I want to write this one carefully because I'm aware of how it could land. I am not trying to dump on every coaching school in existence. There are good ones doing genuine work. What I'm describing is a structural problem in the industry — one I watched for years as a coach myself, then as a consultant to coaches, then as the co-founder of an agency that helped successful coaches scale. The pattern is real. Most coaching certifications are participating in it without naming it.
The pattern is this. The school sells you a certification. The marketing implies that once you have the certification, you have a career. The course delivers the curriculum, hands you the certificate, and sends you out into the world. And then — here's where the lie sits — the school expects you to figure out the actual business yourself.
The certificate is not the business
A certificate proves you completed a curriculum. It says nothing about whether you can find clients, whether you can convert them, whether you can deliver outcomes that justify your pricing, whether you can build a sustainable practice, whether you can keep doing this five years from now.
Those are all separate skills. None of them get taught in most modality certifications. The school you trained with probably thinks of them as "marketing" and gives you maybe one hour of Zoom on them at the end of the course. Sometimes there's a "business module" tacked onto the back end. Almost always it's surface-level. Frequently it's an upsell.
The implicit deal you struck when you paid for the certification was that you would emerge as a working practitioner. The actual deal you got was that you would emerge with paper saying you completed the practitioner training. Those are different things.
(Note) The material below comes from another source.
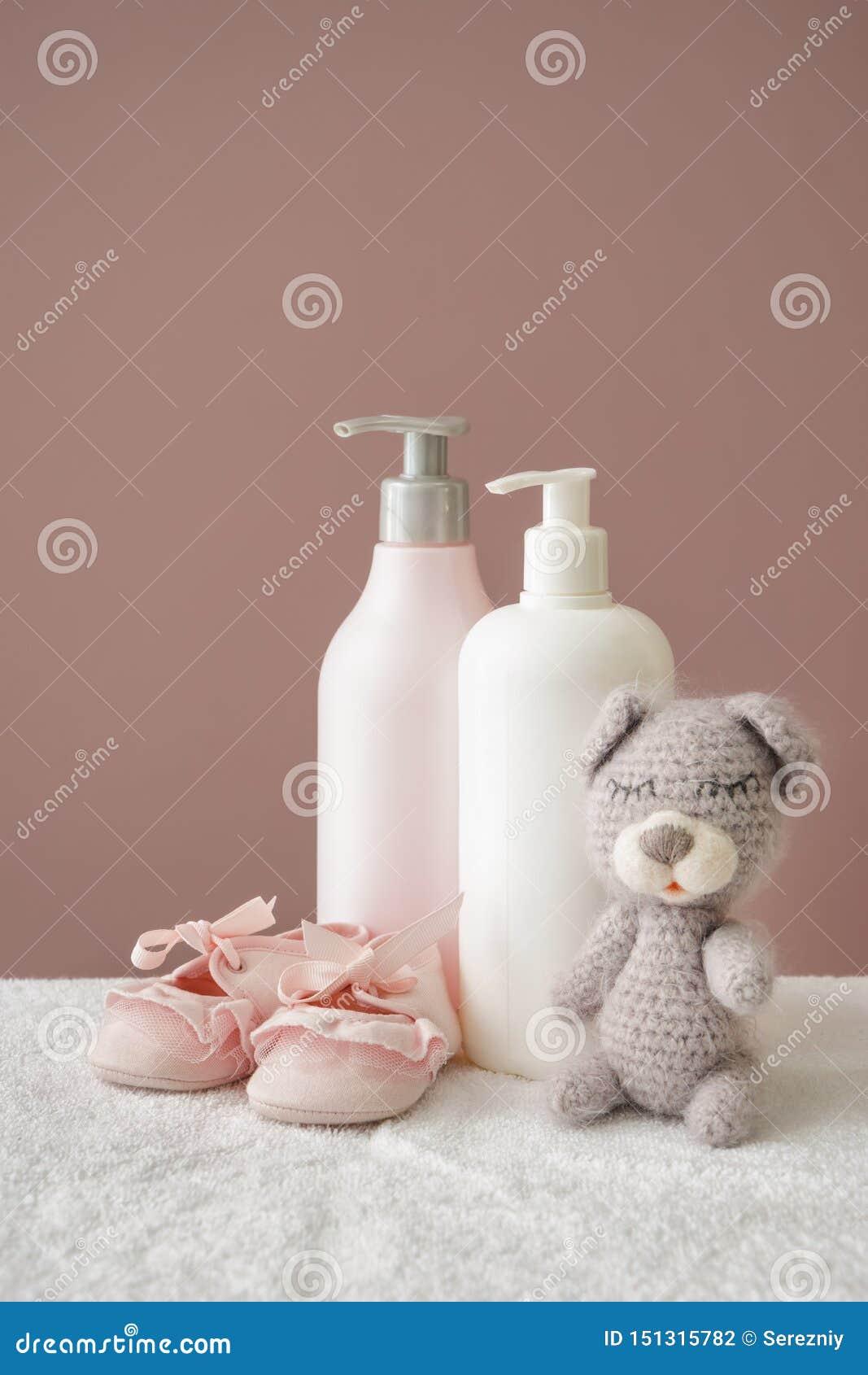 Oso de peluche con los zapatos y los cosméticos para el bebé en la toalla suave contra fondo del color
This is the lie. Not always intentional. Sometimes the school genuinely believes that handing you the certification is the same as preparing you for a career. They built the program, the marketing wrote itself, and nobody stopped to ask whether the program actually delivers what the marketing implies.
What happens to the people who paid
I've watched this play out hundreds of times. Someone certifies. They're excited. They have a beautiful new website. They start posting on social media. They have a few free conversations. Maybe one of those turns into a paid client at a much lower price than they wanted to charge.
Six months later the energy has drained out. The posts get less frequent. The website stops being updated. The conversation about quitting their existing job to do this full time goes quiet. Twelve months in, they've either gone back to the previous job or pivoted entirely. The certification sits on a wall.
This is not a personal failure. This is the predictable outcome of a structural gap in the industry. The school didn't deliver what was implied. The practitioner couldn't fill the gap alone. The whole arrangement was set up for the outcome it produces.
The two genuinely difficult parts
The two parts of building a practice that are hardest are not modality skills. The modality you can learn. With reps, anyone of reasonable intelligence can become a competent coach, hypnotherapist, breathwork facilitator. The hard parts are:
Client acquisition. Getting in front of the right people. Conveying what you do in a way that resonates. Building enough authority that they take the conversation seriously. Filling a calendar without grinding social media for twelve hours a day.
Sales conversations. Turning a curious enquiry into a paying client. Pricing your work without underselling or apologising. Holding the line through objections without becoming manipulative. Making the financial transaction part of the work, not separate from it.
Both of these are learnable skills. Both of them are missing from almost every modality certification on the market. And both of them are the difference between a graduate who has a practice and a graduate who has a certificate.
What QKI does differently
I don't write essays like this just to point at problems. I'm writing it because Quantum Key Institute was built specifically to solve the structural lie I'm describing.
QKI has a Business Incubator that runs in parallel with the practitioner training from week one. It covers exactly the missing pieces: niche selection, offer crafting, pricing, the magnetic marketing system, lead generation across Instagram / Facebook / LinkedIn, sales conversations, the breakthrough session script, objection handling, fulfilment, scaling. It runs for the full duration of the program. It's not an upsell. It's not an afterthought. It's half the institute.
And every QKI program is backed by the First Client Guarantee: if you implement the system and don't land your first paying client, the institute continues working with you for free until you do. The guarantee exists specifically because we wanted to remove any possibility that the school could deliver the certification without being on the hook for the actual business outcome.
This is what changes when a school is structurally honest about the gap between certification and career. It's also why 69% of QKI graduates land their first high-paying client within 30 days of finishing the practitioner training — a number that's possible because the business curriculum is treated as core, not bonus.
Read more about the QKI programs here.
What to look for if you're shopping for a coaching certification
Whether you ultimately choose QKI or not, the questions to ask any coaching certification before you hand over money are the same:
How much of the curriculum is business training? If the answer is "a few hours" or "a bonus module" or "we recommend you hire a separate business coach" — you're looking at the lie I'm describing. Not necessarily a scam. Just a school that hasn't solved the actual problem.
What's their First Client metric? If they don't have one, that's information. If they have one, ask how it's measured. If they have a guarantee, read the actual terms.
What do their graduates look like 12 months out? Not three months. Twelve. That's the marker. Anyone can have a glowing first month after a course high. The question is who's still running a practice a year later.
Stop accepting the implicit deal at face value. Make the school spell out what they're actually delivering. The good ones will be able to. The ones running the lie won't.